In den Wochen danach bekam sie über 5.000 Zuschriften von Frauen (und auch Männern), die Opfer von Missbrauch und Vergewaltigung geworden waren und der so mutigen Schauspielerin ihre Erlebnisse schilderten. Godrèche machte daraus einen Film, in dem sie den Opfern eine Stimme gibt. In „Moi aussi“ besetzen 1.000 von ihnen eine Pariser Allee.
Flankiert werden der Film und die Aktion auf dem roten Teppich von einem Appell: „MeToo – On persiste et on signe“ (MeToo – Wir bleiben dabei und wir unterschreiben). Pünktlich zum Start des Festivals hatten 100 Frauen (und einige Männer) in Le Monde bessere Gesetze für die Bestrafung von Vergewaltigern gefordert. „Obwohl die Opfer so mutig sind zu sprechen, wächst die Straflosigkeit“, erklären die UnterzeichnerInnen, darunter die Schauspielerinnen Isabelle Adjani, Juliette Binoche, Sandrine Bonnaire und natürlich Judith Godrèche.

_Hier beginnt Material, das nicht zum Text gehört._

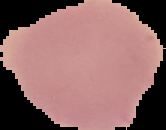
Segmented cell region on a black background. Image is 166×130 pixels. From a thin blood smear. Result: malaria parasites identified.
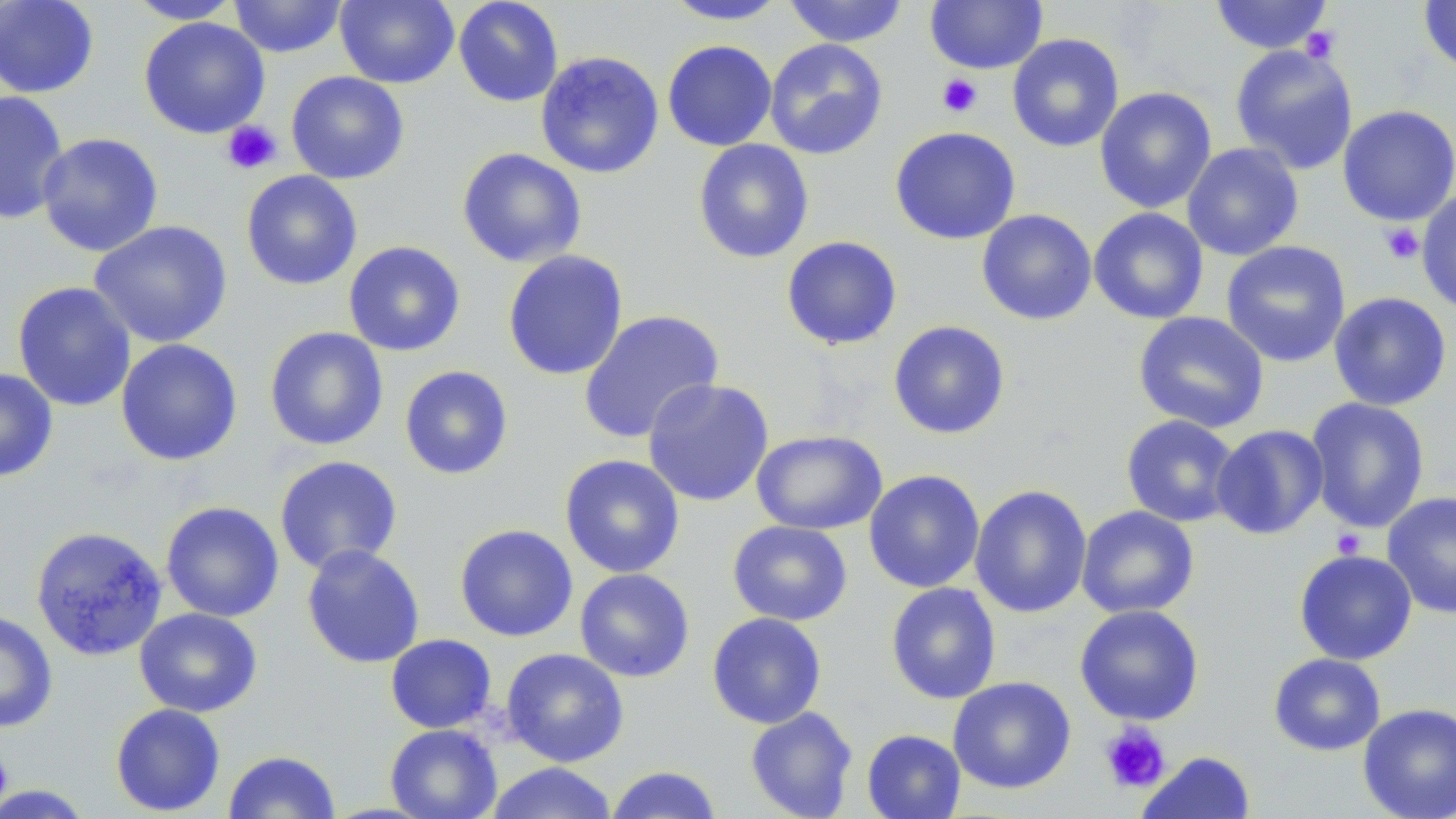
Summary:
  - Coordinate format: approximate bounding boxes as named x1/y1/x2/y2 corners in pixels
  - Platelet locations: (x1=1300, y1=26, x2=1341, y2=63), (x1=937, y1=73, x2=982, y2=118), (x1=221, y1=120, x2=283, y2=175), (x1=1379, y1=222, x2=1425, y2=265), (x1=1331, y1=528, x2=1366, y2=558), (x1=1099, y1=723, x2=1171, y2=793), (x1=0, y1=750, x2=13, y2=806)
  - Uninfected red blood cell locations: (x1=0, y1=0, x2=100, y2=98), (x1=126, y1=0, x2=244, y2=24), (x1=228, y1=0, x2=347, y2=58), (x1=335, y1=0, x2=459, y2=88), (x1=453, y1=0, x2=564, y2=107), (x1=783, y1=0, x2=910, y2=47), (x1=924, y1=0, x2=1048, y2=74), (x1=1209, y1=0, x2=1334, y2=55), (x1=662, y1=1, x2=790, y2=25), (x1=1418, y1=1, x2=1456, y2=74), (x1=138, y1=16, x2=270, y2=139), (x1=1007, y1=33, x2=1124, y2=152), (x1=764, y1=38, x2=888, y2=160), (x1=662, y1=40, x2=777, y2=152), (x1=1230, y1=44, x2=1358, y2=174), (x1=535, y1=51, x2=664, y2=179), (x1=286, y1=71, x2=410, y2=185), (x1=1095, y1=86, x2=1217, y2=214), (x1=1, y1=90, x2=70, y2=226), (x1=1337, y1=105, x2=1456, y2=226), (x1=889, y1=126, x2=1020, y2=245), (x1=37, y1=132, x2=164, y2=257), (x1=692, y1=139, x2=814, y2=264), (x1=1182, y1=142, x2=1304, y2=261), (x1=456, y1=148, x2=587, y2=268), (x1=240, y1=170, x2=363, y2=290), (x1=1416, y1=189, x2=1456, y2=315), (x1=1089, y1=207, x2=1209, y2=324), (x1=976, y1=209, x2=1097, y2=325), (x1=89, y1=220, x2=232, y2=348), (x1=780, y1=235, x2=903, y2=350), (x1=1221, y1=240, x2=1351, y2=367), (x1=343, y1=241, x2=465, y2=357), (x1=502, y1=250, x2=629, y2=381), (x1=12, y1=281, x2=137, y2=412), (x1=1329, y1=291, x2=1452, y2=411), (x1=578, y1=310, x2=724, y2=445), (x1=1133, y1=312, x2=1269, y2=433), (x1=887, y1=320, x2=1011, y2=440), (x1=264, y1=327, x2=388, y2=451), (x1=115, y1=339, x2=243, y2=466), (x1=399, y1=365, x2=513, y2=480), (x1=0, y1=368, x2=58, y2=482), (x1=642, y1=378, x2=774, y2=507), (x1=1305, y1=397, x2=1430, y2=533), (x1=1121, y1=415, x2=1241, y2=527), (x1=1211, y1=424, x2=1329, y2=540), (x1=751, y1=429, x2=887, y2=534), (x1=559, y1=454, x2=685, y2=578), (x1=274, y1=456, x2=403, y2=575), (x1=863, y1=469, x2=985, y2=593), (x1=970, y1=484, x2=1092, y2=618), (x1=1381, y1=491, x2=1456, y2=618), (x1=160, y1=501, x2=285, y2=622), (x1=1076, y1=505, x2=1200, y2=619), (x1=727, y1=520, x2=853, y2=626), (x1=454, y1=523, x2=578, y2=642), (x1=30, y1=526, x2=168, y2=662), (x1=301, y1=544, x2=425, y2=669), (x1=1293, y1=549, x2=1417, y2=665), (x1=574, y1=568, x2=695, y2=682), (x1=885, y1=582, x2=1001, y2=705), (x1=1074, y1=604, x2=1204, y2=725), (x1=134, y1=607, x2=263, y2=717), (x1=0, y1=610, x2=58, y2=733), (x1=706, y1=612, x2=827, y2=729), (x1=385, y1=633, x2=496, y2=733), (x1=501, y1=648, x2=629, y2=767), (x1=1268, y1=652, x2=1385, y2=756), (x1=947, y1=676, x2=1076, y2=794), (x1=1357, y1=702, x2=1456, y2=819), (x1=110, y1=703, x2=226, y2=816), (x1=745, y1=706, x2=858, y2=819), (x1=385, y1=724, x2=502, y2=819), (x1=1098, y1=728, x2=1174, y2=795), (x1=861, y1=729, x2=966, y2=819), (x1=223, y1=750, x2=341, y2=818), (x1=1137, y1=751, x2=1257, y2=818), (x1=484, y1=762, x2=619, y2=819), (x1=605, y1=765, x2=723, y2=819), (x1=0, y1=785, x2=95, y2=817)
  - Slide-level diagnosis: no evidence of blood parasites
  - Image size: 1456×819 pixels
  - Preparation: thin blood film
  - Field of view: one of a larger specimen
  - Stain: May-Grünwald-Giemsa
  - Modality: optical microscopy
  - Magnification: 1000x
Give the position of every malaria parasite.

#MeToo persiste et signe !
Nous avons parlé, nous avons dénoncé mais rien n’a changé.
Maintenant on s'unit, maintenant on agit, nous exigeons la fin de l’impunité.
Signez la pétition : https://t.co/St7hg51RrD#MaintenantOnAgit pic.twitter.com/Sr9ZKJWFkt— Fondation des Femmes (@Fondationfemmes) May 16, 2024
Aber auch Frauen aus anderen Berufen haben unterschrieben, denn sexuelle Gewalt kommt nicht nur in der Filmbranche vor. Auch Organisationen wie die „Fondation des Femmes“, die französische Sektion der „Europäischen Frauenlobby“ oder das „Mouvement du Nid“ (das die Freierbestrafung in Frankreich maßgeblich durchgesetzt hat) sind beim Appell dabei.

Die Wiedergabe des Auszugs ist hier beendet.